## start Input data

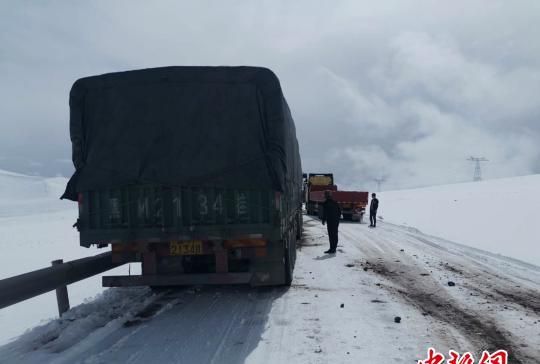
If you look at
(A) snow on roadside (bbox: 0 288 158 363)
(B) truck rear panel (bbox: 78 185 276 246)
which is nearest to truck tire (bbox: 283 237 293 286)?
(B) truck rear panel (bbox: 78 185 276 246)

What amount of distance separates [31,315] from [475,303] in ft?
26.1

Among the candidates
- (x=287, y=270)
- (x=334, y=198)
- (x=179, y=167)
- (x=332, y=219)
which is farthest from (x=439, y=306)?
(x=334, y=198)

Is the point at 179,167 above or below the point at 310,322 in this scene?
above

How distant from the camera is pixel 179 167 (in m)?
6.11

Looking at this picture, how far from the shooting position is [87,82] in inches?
259

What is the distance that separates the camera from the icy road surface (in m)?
4.65

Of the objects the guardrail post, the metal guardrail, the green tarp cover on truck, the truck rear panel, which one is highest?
the green tarp cover on truck

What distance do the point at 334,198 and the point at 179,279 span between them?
19.6m

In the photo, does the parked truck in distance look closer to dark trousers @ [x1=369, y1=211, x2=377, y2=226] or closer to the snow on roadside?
dark trousers @ [x1=369, y1=211, x2=377, y2=226]

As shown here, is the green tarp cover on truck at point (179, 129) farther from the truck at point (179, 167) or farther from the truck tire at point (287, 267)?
the truck tire at point (287, 267)

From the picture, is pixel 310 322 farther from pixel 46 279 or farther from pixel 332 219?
pixel 332 219

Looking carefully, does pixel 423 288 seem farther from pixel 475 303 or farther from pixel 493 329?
pixel 493 329

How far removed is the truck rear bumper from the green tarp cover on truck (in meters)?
1.52

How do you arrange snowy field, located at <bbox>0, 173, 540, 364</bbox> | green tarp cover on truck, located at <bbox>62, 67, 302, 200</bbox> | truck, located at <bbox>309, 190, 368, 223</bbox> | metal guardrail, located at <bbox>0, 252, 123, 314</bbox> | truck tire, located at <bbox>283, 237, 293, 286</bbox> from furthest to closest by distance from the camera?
truck, located at <bbox>309, 190, 368, 223</bbox> → truck tire, located at <bbox>283, 237, 293, 286</bbox> → green tarp cover on truck, located at <bbox>62, 67, 302, 200</bbox> → snowy field, located at <bbox>0, 173, 540, 364</bbox> → metal guardrail, located at <bbox>0, 252, 123, 314</bbox>
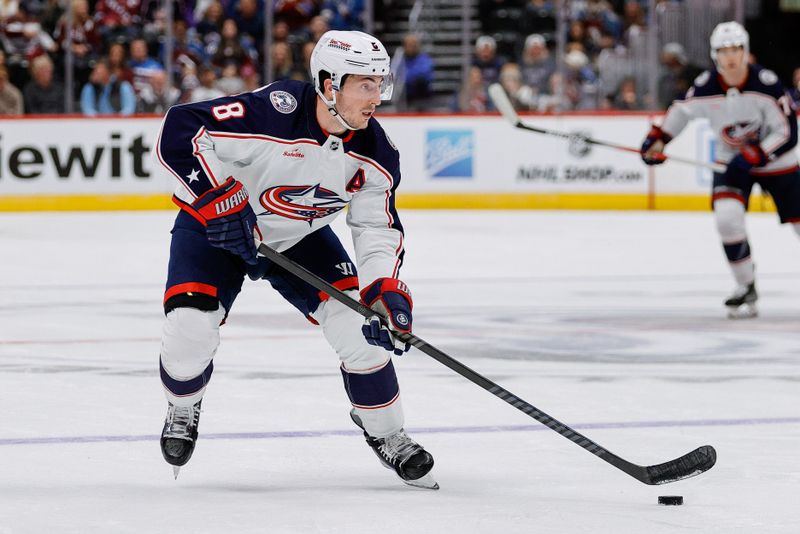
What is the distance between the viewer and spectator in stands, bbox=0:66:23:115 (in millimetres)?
11734

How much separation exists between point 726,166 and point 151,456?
4.07 meters

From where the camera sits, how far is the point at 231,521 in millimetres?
3010

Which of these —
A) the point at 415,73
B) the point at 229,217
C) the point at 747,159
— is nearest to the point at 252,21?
the point at 415,73

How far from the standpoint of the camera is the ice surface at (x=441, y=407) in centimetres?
312

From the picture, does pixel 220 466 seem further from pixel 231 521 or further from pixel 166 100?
A: pixel 166 100

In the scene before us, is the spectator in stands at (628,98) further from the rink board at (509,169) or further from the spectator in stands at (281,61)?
the spectator in stands at (281,61)

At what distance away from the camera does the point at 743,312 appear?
6.68 metres

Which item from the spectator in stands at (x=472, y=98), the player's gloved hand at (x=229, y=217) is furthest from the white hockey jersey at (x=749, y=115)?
the spectator in stands at (x=472, y=98)

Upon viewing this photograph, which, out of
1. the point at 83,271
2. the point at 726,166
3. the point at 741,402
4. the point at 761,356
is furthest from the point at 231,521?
the point at 83,271

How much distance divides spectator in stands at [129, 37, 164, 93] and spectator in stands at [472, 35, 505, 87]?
265 cm

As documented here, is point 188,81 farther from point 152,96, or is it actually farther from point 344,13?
point 344,13

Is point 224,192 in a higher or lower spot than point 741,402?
higher

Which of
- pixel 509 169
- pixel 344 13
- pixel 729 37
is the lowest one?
pixel 509 169

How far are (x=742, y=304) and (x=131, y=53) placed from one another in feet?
22.1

## end Input data

__What you are asked to do__
Every line of the data above should be quoted exactly. Omit the pictures.

__Result of the task__
If you look at
(A) snow on roadside (bbox: 0 288 158 363)
(B) truck rear panel (bbox: 78 185 276 246)
which is nearest to truck tire (bbox: 283 237 293 286)?
(B) truck rear panel (bbox: 78 185 276 246)

What amount of distance separates [31,315] from [475,303] in ft?
26.1

Among the candidates
- (x=287, y=270)
- (x=334, y=198)
- (x=179, y=167)
- (x=332, y=219)
which is farthest from (x=439, y=306)?
(x=334, y=198)

Is the point at 179,167 above or below the point at 310,322 in this scene?
above

How distant from the camera is pixel 179 167 (in m)?
6.11

Looking at this picture, how far from the shooting position is [87,82] in inches?
259

What is the distance that separates the camera from the icy road surface (in m)?
4.65

Of the objects the guardrail post, the metal guardrail, the green tarp cover on truck, the truck rear panel, which one is highest?
the green tarp cover on truck

What distance do the point at 334,198 and the point at 179,279 span between them?
19.6m

In the photo, does the parked truck in distance look closer to dark trousers @ [x1=369, y1=211, x2=377, y2=226] or closer to the snow on roadside?
dark trousers @ [x1=369, y1=211, x2=377, y2=226]

As shown here, is the green tarp cover on truck at point (179, 129) farther from the truck at point (179, 167) or farther from the truck tire at point (287, 267)?
the truck tire at point (287, 267)

From the picture, is pixel 310 322 farther from pixel 46 279 or farther from pixel 332 219?
pixel 332 219

Looking carefully, does pixel 423 288 seem farther from pixel 475 303 or farther from pixel 493 329?
pixel 493 329

How far removed is the truck rear bumper from the green tarp cover on truck (in meters)?
1.52

How do you arrange snowy field, located at <bbox>0, 173, 540, 364</bbox> | green tarp cover on truck, located at <bbox>62, 67, 302, 200</bbox> | truck, located at <bbox>309, 190, 368, 223</bbox> | metal guardrail, located at <bbox>0, 252, 123, 314</bbox> | truck tire, located at <bbox>283, 237, 293, 286</bbox> from furthest to closest by distance from the camera?
truck, located at <bbox>309, 190, 368, 223</bbox> → truck tire, located at <bbox>283, 237, 293, 286</bbox> → green tarp cover on truck, located at <bbox>62, 67, 302, 200</bbox> → snowy field, located at <bbox>0, 173, 540, 364</bbox> → metal guardrail, located at <bbox>0, 252, 123, 314</bbox>
What is the distance between the viewer and spectator in stands, bbox=0:66:23:115 (in millimetres)?
11734

How much separation exists between point 726,166 and point 151,456?
4.07 meters

From where the camera sits, how far is the point at 231,521 in millimetres?
3010

Which of these —
A) the point at 415,73
B) the point at 229,217
C) the point at 747,159
— is nearest to the point at 252,21?
the point at 415,73

How far from the standpoint of the camera is the ice surface at (x=441, y=407) in centimetres?
312

From the picture, does pixel 220 466 seem further from pixel 231 521 or further from pixel 166 100?
A: pixel 166 100

In the scene before us, is the spectator in stands at (628,98) further from the rink board at (509,169) or further from the spectator in stands at (281,61)?
the spectator in stands at (281,61)

At what distance away from the camera does the point at 743,312 appear?
6.68 metres

Which item from the spectator in stands at (x=472, y=98), the player's gloved hand at (x=229, y=217) is furthest from the white hockey jersey at (x=749, y=115)?
the spectator in stands at (x=472, y=98)

Upon viewing this photograph, which, out of
1. the point at 83,271
2. the point at 726,166
3. the point at 741,402
4. the point at 761,356
is furthest from the point at 231,521?
the point at 83,271

How much distance divides spectator in stands at [129, 37, 164, 93] and spectator in stands at [472, 35, 505, 87]?
265 cm

As documented here, is point 188,81 farther from point 152,96, or is it actually farther from point 344,13?
point 344,13

Is point 224,192 in a higher or lower spot than point 741,402?
higher

Which of
- pixel 509 169
- pixel 344 13
- pixel 729 37
is the lowest one?
pixel 509 169

How far are (x=742, y=304) and (x=131, y=53) placed from one another in feet?
22.1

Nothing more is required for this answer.